The community-transforming vision to provide one location for dedicated space for YTN as well as for many other arts-related activities and education was first formulated at a public task force meeting in November 2013. Participants at the meeting spoke passionately about their specific needs for artistic performance, educational, studio and display spaces. MICA’s name and mission were developed as a result of that first task force meeting, and MICA requested detailed information from the arts organizations and artists who participated in the meeting about their space needs and projected days and hours of use in a new arts facility. Here is the handout distributed at the meeting and the follow-up email sent after that. What had been the “Mercer Island Performing Arts Center” became the Mercer Island Center for the Arts. MICA began as a nonprofit organization in December 2013, after the first community meeting. 

In February of 2014 a second public meeting was held, at which initial thoughts on the configuration of MICA were presented by Lesley Bain, island resident and the head architect of Framework Cultural Placemaking.
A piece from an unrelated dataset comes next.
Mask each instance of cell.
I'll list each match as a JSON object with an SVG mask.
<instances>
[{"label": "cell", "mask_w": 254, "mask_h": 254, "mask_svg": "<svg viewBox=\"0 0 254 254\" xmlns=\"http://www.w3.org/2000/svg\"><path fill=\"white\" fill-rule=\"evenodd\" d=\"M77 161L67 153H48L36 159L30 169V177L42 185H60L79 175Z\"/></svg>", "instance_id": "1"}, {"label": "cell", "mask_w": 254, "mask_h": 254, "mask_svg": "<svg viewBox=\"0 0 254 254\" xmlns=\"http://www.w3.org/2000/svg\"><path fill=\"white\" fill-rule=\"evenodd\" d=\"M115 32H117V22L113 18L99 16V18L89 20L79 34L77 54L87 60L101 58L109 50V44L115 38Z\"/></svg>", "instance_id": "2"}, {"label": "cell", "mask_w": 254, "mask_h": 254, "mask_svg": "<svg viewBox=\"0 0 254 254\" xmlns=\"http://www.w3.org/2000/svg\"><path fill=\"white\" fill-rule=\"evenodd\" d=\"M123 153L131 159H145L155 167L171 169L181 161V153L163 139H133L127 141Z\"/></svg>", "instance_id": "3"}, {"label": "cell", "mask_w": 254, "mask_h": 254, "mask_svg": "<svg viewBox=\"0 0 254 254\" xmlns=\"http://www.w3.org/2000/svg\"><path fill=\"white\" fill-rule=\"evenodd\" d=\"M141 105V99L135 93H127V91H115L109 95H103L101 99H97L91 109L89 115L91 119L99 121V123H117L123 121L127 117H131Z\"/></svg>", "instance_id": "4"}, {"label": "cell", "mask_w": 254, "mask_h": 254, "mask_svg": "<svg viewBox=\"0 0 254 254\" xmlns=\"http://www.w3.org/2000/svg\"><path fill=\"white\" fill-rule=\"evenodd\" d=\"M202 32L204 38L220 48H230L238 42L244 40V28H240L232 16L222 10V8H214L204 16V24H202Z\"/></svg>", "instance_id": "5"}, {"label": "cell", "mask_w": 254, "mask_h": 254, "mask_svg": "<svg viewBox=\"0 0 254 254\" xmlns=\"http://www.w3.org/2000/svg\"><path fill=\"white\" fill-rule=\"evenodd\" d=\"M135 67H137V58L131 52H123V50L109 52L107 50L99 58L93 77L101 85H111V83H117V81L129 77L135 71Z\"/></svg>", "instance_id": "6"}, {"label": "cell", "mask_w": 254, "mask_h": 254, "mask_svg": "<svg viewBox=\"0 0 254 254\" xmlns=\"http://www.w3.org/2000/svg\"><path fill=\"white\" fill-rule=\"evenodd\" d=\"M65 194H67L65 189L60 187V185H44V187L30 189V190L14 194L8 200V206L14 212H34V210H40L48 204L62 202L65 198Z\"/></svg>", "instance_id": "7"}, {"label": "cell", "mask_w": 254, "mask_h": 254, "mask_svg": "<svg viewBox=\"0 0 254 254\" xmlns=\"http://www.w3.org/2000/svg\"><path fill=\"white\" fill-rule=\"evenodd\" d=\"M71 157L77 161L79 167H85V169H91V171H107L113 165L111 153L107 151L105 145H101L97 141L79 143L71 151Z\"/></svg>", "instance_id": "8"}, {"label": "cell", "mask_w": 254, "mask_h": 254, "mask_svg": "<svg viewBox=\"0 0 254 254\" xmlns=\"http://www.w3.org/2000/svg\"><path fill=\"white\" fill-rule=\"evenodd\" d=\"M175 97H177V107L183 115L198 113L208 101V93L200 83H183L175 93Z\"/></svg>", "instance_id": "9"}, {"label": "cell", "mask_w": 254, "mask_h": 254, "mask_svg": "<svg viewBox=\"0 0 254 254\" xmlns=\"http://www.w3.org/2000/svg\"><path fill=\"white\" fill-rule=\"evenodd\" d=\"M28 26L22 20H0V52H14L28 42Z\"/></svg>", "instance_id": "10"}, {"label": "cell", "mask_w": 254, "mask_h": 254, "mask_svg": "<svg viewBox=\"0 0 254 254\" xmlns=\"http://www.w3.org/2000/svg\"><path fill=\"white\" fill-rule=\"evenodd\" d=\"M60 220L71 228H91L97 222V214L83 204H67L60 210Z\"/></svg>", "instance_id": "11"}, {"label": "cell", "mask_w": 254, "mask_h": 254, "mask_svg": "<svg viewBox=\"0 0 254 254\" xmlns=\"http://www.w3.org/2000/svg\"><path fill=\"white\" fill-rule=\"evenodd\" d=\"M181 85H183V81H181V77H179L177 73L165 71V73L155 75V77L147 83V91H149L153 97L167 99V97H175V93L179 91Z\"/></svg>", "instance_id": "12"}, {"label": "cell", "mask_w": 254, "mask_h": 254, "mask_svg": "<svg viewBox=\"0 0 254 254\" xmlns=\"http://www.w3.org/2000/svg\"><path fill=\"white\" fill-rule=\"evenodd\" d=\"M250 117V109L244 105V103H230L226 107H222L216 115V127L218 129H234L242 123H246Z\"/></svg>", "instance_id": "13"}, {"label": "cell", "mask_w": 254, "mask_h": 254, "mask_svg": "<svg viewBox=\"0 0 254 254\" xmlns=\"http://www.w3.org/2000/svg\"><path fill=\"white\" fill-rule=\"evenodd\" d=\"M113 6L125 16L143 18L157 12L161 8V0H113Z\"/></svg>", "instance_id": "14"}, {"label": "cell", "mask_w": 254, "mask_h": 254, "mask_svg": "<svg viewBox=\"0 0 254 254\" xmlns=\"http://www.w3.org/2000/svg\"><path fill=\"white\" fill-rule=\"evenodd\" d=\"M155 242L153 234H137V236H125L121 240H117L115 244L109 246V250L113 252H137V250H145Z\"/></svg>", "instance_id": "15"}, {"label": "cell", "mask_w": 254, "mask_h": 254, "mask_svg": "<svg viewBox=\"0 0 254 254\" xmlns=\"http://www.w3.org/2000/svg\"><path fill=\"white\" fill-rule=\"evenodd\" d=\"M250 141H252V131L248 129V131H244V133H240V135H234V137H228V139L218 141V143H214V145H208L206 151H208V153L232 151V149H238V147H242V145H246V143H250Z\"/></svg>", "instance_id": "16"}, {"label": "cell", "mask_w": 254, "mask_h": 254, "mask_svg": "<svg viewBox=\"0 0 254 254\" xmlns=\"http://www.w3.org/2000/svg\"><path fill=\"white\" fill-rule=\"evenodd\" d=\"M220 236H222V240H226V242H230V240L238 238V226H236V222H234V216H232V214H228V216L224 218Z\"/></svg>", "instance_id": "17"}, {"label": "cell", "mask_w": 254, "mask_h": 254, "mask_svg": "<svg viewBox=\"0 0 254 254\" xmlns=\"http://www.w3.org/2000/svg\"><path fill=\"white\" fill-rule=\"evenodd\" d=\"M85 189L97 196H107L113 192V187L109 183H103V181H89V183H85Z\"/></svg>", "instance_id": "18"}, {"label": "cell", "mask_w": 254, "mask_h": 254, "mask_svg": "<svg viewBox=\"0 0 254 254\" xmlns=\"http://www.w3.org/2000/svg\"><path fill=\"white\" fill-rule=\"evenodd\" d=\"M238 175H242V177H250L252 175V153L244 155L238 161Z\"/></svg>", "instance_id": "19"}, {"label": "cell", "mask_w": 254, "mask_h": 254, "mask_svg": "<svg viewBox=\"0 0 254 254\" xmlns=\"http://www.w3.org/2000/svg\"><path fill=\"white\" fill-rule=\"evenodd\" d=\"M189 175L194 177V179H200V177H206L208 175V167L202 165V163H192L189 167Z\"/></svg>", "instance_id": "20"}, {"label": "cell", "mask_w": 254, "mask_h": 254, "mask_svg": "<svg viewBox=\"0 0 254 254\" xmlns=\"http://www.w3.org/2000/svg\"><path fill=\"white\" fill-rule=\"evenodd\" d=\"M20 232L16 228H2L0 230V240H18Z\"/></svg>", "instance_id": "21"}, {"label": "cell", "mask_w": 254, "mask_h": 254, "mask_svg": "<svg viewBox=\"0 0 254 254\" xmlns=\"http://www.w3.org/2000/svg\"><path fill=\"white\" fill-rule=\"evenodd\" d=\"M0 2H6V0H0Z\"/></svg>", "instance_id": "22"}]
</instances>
The initial building configuration, which included classrooms and studios, as well as three performance spaces, was based on the feedback that had been provided by task force members after the first public meeting.  The initial “big picture” of MICA was very enthusiastically embraced at the meeting, and the nucleus of a resident user group began to form.

In March of 2014, after Framework Cultural Placemaking had been engaged for preliminary design of the MICA facility, a full-day design meeting with MICA Board members and prospective resident users was held. As the architects were incorporating the programming needs of the artistic community into the preliminary design, it became apparent that the building would either need to be expanded to three stories or to extend south of the recycling center site. This information was presented to the City Council in the spring of 2014, and the City agreed to expand MICA’s footprint into the area just to the south of the recycling center site.  The council approval is documented in the Letter of Understanding dated August 11, 2014.